Document section:

------------------------------

5. The method as claimed in claim 1, wherein said extending of each
of the target hypotheses comprises computing an associated score
for each extended target hypothesis based upon a language model
score and a translation model score.
6. The method as claimed in claim 4, further comprising, in each
phase, classifying the extended target hypotheses into classes and
retaining a subset of hypotheses in each class for processing in
subsequent phases, wherein said retaining is based upon scores
associated with each hypothesis.
7. The method as claimed in claim 6, wherein the classes comprise
at least one of: a class of hypotheses having the same last two
words in a partial translation; a class of hypotheses having a same
fertility of the last word in the partial translation; and a class
of hypotheses having a same central word in a tablet of the last
word in the partial translation.
8. The method as claimed in claim 1, further comprising pruning the
extended target hypotheses by discarding extended target hypotheses
having an associated score that is less than a geometric mean of
the family of extended target hypotheses.
9. The method as claimed in claim 4, further comprising pruning, in
each phase, the extended target hypotheses by discarding extended
target hypotheses having an associated score that is less than the
score associated with the generator hypothesis for a current
phase.
10. The method according to claim 1, wherein each alignment has an
associated set of tablets and the set of modified alignments is
generated by swapping the tablets associated with the first
alignment.
11. The method according to claim 10, wherein a second score is
determined for each of the set of modified alignments and said
selecting selects a modified alignment having a highest score.
12. The method as claimed in claim 1, wherein the family of
alignments comprises an exponential number of alignments.
13. The method as claimed in claim 1, wherein said building of said
family of alignments comprises using a Viterbi alignment
technique.
14. The method as claimed in claim 1, wherein said determining of
said first alignment and said hypothesis comprises using a dynamic
programming.
15. A computer program product comprising: a storage medium
readable by a computer system and recording software instructions
executable by a the computer system for implementing a method of:
determining a hypothesis for a translation of a given source
language sentence by performing the steps of: building, using
transformation operators, a family of alignments from a generator
alignment, wherein each alignment maps words in the source text and
words in a corresponding target hypothesis in the target language;
extending each said target hypothesis into a family of extended
target hypotheses by supplementing the target hypothesis with a
predetermined number of words selected from a vocabulary of words
in the target language, wherein each of said transformation
operators has an associated number of words; and determining a
first alignment and the hypothesis from the family of extended
target hypotheses, based on a first score associated with each
extended target hypothesis; finding a second alignment by:
generating for the first alignment a set of modified alignments;
and selecting the second alignment from the modified alignments,
wherein the second alignment has an associated score that improves
on said first score; and selecting the hypothesis as the target
text following iterations of said determining of said hypothesis
and said finding of said second alignment.

------------------------------

Problems and tasks:
[1] Reproduce word for word the passage of the translation patent claims starting at "9. The method" and ending at "number of alignments.".
[2] Condense the claim in the translation patent claims that begins "7. The method as claimed in claim 6" into a short list that keeps its main facts.
Rely only on the patent claims above to complete the work.

Given information:
------------------------------

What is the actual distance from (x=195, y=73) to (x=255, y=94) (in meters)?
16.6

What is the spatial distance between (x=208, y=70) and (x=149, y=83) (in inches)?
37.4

------------------------------

Answers for the exercise:
[1]
9. The method as claimed in claim 4, further comprising pruning, in
each phase, the extended target hypotheses by discarding extended
target hypotheses having an associated score that is less than the
score associated with the generator hypothesis for a current
phase.
10. The method according to claim 1, wherein each alignment has an
associated set of tablets and the set of modified alignments is
generated by swapping the tablets associated with the first
alignment.
11. The method according to claim 10, wherein a second score is
determined for each of the set of modified alignments and said
selecting selects a modified alignment having a highest score.
12. The method as claimed in claim 1, wherein the family of
alignments comprises an exponential number of alignments.

[2]
Claim 7 (depends on claim 6): the classes include at least one of the following:
- hypotheses with the same last two words in a partial translation
- hypotheses with the same fertility of the last word in the partial translation
- hypotheses with the same central word in a tablet of the last word in the partial translation